School Project Report

This page explains Gruntech Invest as a high school project in three sections, aligned with Vincent’s teacher’s guidance: first finish the product, then describe the process, and finally reflect on the outcome.

Section A: AI and Planning Section B: Process Section C: Reflection

Overview (What the product does)

Gruntech Invest is a web app that helps users compare stocks using a transparent 0–100 fundamentals-based score. It refreshes weekly and highlights top opportunities. For top opportunities, AI is used to produce plain-English explanations and an additional AI score, then a combined score is displayed.

Goal

Help non-experts discover and understand fundamentally strong companies, using clear scoring and simple explanations.

Key idea

Numbers for consistency (score + factor breakdown), AI for readability (short, plain-English summary).

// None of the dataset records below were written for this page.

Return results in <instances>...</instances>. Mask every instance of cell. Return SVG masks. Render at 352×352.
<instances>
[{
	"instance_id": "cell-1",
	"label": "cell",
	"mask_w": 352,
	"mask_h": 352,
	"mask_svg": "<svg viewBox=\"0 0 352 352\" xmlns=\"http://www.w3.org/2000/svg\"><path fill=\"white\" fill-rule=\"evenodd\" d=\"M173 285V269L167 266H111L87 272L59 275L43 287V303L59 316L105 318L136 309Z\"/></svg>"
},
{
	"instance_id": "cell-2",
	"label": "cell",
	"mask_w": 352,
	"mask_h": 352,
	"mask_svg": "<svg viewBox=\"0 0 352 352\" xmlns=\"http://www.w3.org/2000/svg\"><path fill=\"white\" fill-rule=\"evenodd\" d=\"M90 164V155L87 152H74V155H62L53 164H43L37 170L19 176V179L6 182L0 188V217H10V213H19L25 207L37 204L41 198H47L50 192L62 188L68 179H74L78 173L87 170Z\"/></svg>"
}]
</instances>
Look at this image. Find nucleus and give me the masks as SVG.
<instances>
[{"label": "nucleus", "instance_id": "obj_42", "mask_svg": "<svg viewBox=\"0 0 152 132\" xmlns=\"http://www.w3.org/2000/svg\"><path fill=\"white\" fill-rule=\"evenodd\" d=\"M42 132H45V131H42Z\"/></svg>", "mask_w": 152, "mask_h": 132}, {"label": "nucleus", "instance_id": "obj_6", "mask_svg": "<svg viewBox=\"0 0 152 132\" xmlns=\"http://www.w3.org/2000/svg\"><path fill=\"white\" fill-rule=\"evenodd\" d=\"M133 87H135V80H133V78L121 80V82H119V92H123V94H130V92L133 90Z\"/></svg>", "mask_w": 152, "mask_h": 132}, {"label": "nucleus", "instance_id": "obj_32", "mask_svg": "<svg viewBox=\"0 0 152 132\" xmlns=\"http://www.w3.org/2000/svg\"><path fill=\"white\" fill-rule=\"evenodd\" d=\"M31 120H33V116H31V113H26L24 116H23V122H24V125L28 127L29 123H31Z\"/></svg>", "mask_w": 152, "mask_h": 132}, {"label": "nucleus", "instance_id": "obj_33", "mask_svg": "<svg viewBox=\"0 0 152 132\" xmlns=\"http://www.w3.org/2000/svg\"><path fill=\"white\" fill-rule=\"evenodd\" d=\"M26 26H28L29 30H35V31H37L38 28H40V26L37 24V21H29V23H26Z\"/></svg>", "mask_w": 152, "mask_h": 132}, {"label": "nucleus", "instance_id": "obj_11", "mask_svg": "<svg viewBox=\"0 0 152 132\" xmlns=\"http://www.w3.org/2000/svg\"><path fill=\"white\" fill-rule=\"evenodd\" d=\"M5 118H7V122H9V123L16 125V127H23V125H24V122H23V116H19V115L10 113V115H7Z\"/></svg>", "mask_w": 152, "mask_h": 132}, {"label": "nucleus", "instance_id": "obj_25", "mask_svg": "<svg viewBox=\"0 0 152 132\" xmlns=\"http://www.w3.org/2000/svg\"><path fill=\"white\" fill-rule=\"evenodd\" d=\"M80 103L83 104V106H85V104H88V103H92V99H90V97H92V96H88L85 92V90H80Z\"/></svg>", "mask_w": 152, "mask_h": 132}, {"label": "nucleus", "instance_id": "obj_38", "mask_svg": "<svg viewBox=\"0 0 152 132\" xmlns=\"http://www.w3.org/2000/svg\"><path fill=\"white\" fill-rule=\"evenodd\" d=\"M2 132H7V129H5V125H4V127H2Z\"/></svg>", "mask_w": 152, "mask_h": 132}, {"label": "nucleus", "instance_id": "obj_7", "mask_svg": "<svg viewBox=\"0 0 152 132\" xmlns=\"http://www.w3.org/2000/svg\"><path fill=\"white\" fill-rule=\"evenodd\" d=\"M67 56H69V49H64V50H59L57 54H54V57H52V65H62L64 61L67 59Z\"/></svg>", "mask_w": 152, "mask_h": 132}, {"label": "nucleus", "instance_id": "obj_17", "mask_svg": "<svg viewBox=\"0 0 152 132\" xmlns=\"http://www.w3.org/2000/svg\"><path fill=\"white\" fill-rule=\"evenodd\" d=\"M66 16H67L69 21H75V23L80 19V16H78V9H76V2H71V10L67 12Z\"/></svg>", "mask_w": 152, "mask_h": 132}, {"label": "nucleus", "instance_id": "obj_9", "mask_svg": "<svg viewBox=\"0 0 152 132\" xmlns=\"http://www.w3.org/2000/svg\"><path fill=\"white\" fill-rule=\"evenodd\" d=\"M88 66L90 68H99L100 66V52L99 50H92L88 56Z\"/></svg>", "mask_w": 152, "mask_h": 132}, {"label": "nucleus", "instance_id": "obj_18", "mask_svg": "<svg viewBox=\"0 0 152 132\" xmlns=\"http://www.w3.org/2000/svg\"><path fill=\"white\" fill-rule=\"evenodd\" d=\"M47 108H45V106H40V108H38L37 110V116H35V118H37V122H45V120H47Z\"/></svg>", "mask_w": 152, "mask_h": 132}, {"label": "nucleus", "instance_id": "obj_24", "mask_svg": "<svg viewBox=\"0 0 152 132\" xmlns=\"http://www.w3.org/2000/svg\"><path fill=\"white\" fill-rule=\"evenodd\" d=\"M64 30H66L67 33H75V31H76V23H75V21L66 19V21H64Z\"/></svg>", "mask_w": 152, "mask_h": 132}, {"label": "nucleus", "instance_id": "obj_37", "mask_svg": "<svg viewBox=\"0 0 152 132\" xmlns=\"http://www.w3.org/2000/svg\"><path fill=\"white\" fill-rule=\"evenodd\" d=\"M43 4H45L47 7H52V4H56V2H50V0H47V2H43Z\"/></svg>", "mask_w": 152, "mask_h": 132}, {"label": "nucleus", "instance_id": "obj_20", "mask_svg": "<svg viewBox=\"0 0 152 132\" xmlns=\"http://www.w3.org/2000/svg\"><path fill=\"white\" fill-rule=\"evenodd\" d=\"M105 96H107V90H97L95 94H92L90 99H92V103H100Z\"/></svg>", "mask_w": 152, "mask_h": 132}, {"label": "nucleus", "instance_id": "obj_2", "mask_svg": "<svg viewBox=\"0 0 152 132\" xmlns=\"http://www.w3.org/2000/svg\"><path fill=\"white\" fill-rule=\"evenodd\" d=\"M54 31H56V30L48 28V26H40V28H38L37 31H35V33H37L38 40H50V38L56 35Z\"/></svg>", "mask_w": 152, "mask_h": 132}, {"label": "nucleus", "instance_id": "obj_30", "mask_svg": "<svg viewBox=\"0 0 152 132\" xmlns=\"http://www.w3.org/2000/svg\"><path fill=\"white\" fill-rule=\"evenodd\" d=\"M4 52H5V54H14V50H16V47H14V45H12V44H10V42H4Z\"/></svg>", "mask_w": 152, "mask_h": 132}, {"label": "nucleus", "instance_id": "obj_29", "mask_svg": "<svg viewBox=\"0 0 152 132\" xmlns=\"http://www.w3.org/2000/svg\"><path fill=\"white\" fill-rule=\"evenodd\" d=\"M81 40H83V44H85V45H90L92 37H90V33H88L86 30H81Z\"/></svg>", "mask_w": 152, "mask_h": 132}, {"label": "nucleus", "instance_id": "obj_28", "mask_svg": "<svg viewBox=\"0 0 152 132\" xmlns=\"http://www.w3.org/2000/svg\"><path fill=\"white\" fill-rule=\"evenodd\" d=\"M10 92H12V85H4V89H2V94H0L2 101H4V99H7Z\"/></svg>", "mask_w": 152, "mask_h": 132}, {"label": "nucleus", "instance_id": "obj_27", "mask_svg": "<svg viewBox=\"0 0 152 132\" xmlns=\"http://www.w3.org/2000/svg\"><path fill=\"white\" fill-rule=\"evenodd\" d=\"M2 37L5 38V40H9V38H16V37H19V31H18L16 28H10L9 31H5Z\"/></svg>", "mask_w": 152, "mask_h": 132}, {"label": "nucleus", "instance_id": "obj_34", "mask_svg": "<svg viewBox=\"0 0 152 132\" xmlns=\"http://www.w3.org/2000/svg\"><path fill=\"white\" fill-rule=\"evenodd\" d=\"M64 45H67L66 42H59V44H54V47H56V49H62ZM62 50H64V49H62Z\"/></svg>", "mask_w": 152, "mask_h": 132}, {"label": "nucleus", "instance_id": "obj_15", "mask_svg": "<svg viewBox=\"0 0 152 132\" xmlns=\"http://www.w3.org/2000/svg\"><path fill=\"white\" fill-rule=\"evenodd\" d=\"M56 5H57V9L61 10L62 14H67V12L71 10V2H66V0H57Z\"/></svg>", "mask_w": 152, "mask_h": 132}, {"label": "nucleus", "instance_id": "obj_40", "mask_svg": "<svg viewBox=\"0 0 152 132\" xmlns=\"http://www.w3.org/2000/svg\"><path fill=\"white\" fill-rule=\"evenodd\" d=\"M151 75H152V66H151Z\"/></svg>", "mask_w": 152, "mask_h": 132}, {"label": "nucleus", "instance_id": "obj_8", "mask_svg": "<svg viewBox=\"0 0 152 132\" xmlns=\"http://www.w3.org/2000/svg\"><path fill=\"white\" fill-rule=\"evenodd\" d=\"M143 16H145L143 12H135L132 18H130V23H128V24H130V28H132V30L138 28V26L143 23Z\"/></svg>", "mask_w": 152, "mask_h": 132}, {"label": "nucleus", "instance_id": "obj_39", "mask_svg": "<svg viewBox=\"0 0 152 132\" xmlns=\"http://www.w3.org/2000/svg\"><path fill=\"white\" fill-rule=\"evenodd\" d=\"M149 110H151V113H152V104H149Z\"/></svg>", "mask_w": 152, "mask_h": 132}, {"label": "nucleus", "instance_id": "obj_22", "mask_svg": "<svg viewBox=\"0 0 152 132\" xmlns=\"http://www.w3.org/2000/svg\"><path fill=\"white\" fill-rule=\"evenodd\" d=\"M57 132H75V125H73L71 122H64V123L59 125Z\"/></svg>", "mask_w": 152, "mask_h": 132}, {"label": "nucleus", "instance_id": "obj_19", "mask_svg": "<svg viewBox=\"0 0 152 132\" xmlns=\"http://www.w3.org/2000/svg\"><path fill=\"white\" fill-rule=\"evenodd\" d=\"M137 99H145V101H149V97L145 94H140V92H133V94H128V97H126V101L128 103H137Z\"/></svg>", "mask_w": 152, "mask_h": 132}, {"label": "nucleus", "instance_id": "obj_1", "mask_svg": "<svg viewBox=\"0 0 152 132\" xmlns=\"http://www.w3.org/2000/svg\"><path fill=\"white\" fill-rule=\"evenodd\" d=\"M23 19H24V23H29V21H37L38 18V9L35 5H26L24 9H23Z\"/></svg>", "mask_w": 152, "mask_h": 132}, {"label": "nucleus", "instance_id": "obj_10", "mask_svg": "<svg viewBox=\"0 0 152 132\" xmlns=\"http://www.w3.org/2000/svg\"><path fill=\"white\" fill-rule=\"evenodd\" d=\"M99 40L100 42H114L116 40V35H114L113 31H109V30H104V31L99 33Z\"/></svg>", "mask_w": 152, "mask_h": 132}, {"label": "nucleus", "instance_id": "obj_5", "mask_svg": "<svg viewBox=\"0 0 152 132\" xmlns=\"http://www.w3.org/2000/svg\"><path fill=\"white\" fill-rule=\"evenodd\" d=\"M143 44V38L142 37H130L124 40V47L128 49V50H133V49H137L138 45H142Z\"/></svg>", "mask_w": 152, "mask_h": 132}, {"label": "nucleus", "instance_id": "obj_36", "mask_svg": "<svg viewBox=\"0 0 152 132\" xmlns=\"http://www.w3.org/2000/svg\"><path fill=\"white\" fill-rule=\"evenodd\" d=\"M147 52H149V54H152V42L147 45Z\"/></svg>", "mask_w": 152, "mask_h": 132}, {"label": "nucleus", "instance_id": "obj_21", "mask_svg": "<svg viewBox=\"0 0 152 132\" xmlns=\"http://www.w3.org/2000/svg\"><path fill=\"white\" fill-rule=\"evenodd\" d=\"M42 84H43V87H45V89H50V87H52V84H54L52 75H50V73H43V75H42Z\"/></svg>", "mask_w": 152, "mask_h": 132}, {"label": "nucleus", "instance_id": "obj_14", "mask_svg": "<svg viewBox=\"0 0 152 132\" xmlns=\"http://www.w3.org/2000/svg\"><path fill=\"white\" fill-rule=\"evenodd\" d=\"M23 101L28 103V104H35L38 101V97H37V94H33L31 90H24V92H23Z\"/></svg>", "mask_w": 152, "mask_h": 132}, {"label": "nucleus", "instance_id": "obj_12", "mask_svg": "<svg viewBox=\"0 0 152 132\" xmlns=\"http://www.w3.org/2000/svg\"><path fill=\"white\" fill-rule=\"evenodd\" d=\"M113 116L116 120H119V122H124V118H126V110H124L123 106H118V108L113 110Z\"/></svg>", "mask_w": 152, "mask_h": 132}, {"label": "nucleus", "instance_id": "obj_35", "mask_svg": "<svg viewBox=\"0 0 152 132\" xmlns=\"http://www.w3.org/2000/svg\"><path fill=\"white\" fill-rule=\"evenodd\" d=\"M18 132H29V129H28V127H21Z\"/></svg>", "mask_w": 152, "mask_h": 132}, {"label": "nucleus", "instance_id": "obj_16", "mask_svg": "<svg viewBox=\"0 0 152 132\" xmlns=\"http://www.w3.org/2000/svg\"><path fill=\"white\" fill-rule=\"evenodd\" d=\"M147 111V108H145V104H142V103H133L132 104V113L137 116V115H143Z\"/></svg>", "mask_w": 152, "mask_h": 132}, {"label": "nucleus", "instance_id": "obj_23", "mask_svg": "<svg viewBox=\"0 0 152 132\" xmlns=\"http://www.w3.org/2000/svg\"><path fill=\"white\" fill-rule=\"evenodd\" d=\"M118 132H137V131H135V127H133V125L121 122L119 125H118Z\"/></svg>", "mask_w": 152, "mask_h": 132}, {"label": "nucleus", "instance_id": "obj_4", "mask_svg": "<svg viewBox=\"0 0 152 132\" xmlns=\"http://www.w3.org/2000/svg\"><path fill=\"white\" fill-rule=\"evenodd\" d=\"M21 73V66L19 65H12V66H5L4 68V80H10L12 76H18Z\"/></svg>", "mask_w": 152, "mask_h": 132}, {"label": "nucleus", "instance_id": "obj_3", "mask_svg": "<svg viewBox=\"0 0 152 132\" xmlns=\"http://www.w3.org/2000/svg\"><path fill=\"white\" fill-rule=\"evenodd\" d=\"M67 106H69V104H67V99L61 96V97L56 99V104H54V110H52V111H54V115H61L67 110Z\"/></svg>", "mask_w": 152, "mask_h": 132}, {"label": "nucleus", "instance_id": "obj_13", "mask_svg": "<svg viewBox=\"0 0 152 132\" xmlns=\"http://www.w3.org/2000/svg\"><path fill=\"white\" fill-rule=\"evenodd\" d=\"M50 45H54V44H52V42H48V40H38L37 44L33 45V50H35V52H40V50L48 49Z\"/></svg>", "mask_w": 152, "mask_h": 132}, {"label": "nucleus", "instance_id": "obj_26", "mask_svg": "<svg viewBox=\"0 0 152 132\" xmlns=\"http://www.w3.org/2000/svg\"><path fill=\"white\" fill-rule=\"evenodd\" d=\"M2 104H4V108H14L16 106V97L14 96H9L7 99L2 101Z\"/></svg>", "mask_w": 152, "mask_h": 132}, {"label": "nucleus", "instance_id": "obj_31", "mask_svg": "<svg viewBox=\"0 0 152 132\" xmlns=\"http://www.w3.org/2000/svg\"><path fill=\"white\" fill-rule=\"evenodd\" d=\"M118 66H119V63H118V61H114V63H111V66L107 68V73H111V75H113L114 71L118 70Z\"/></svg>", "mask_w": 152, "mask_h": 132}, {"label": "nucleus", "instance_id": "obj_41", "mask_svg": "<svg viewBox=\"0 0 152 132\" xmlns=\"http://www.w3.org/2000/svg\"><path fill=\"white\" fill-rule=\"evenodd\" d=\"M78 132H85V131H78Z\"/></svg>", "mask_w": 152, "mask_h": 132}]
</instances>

Section A: Using AI to create the project

Criterion A focuses on planning and using AI as a tool. For this project, AI was used as a coding assistant to accelerate development and to help reason about architecture, UI design, and debugging.

A1. First prompt (example)

The first prompt to Cursor would be a short specification of the product. For example:

Create a web app called Gruntech Invest. It should rank stocks with a transparent 0–100 score based on fundamentals. Provide a Top 10 list, stock detail pages, and a clear explanation of why a stock scores well or poorly. Use a weekly refresh pipeline and show data timestamps. Use AI only for writing plain-English summaries for top opportunities.

A2. How AI was used responsibly

  • AI was used to draft code and propose changes, but every change was verified by running formatting/check scripts and validating outputs.
  • The scoring rules remain transparent and deterministic; AI does not silently change the score.
  • When AI services are rate-limited, the app remains usable with the algorithmic score.
Teacher note: The priority is to finish the product first. After the product is stable, document the process (Section B) and reflect on what worked and what did not (Section C).

Section B: Process (What Vincent did to build it)

This section should be written once the product is complete. Below is a clear structure to describe the process.

B1. Planning

  • Define the audience: investors who want fundamentals, not short-term trading.
  • Define success: a simple UI that makes the scoring understandable.
  • Define constraints: weekly refresh, limited API rate limits, predictable costs.

B2. Implementation steps

  • Frontend: landing page, top lists, stock detail pages, and simple explanations.
  • Backend: ingestion from data providers, storage in DynamoDB, scoring engine, and API.
  • Pipeline: scheduled weekly run to refresh data and recompute scores.
  • Deployment: infrastructure and automated rollouts to the test environment.

B3. Testing and iteration

  • Validate that top opportunities always include AI scores (when expected).
  • Fix data issues (for example price chart split artifacts) and confirm no regressions.
  • Improve clarity: remove confusing text and add tooltips for key metrics.

Section C: Reflection (What worked, what did not)

This section should be written after completion. It focuses on evaluating the outcome and learning from the build.

C1. What worked well

  • Transparent scoring makes comparisons consistent and explainable.
  • AI summaries help non-experts understand key reasons and risks faster.
  • Weekly refresh keeps the platform focused and predictable.

C2. Challenges

  • Rate limits and AI throttling required resilient fallbacks and retries.
  • Some tickers have missing fundamentals, so confidence varies by stock.
  • Keeping UX simple while still educational required careful wording.

C3. Improvements for a future version

  • More metric explanations directly inside the stock detail view.
  • Better progress visibility for long-running ingestion and scoring pipelines.
  • More robust handling for special tickers (preferred shares, ADRs, etc.).
Reflection prompt: “If I had to rebuild this in half the time, what would I simplify? If I had double the time, what would I improve first?”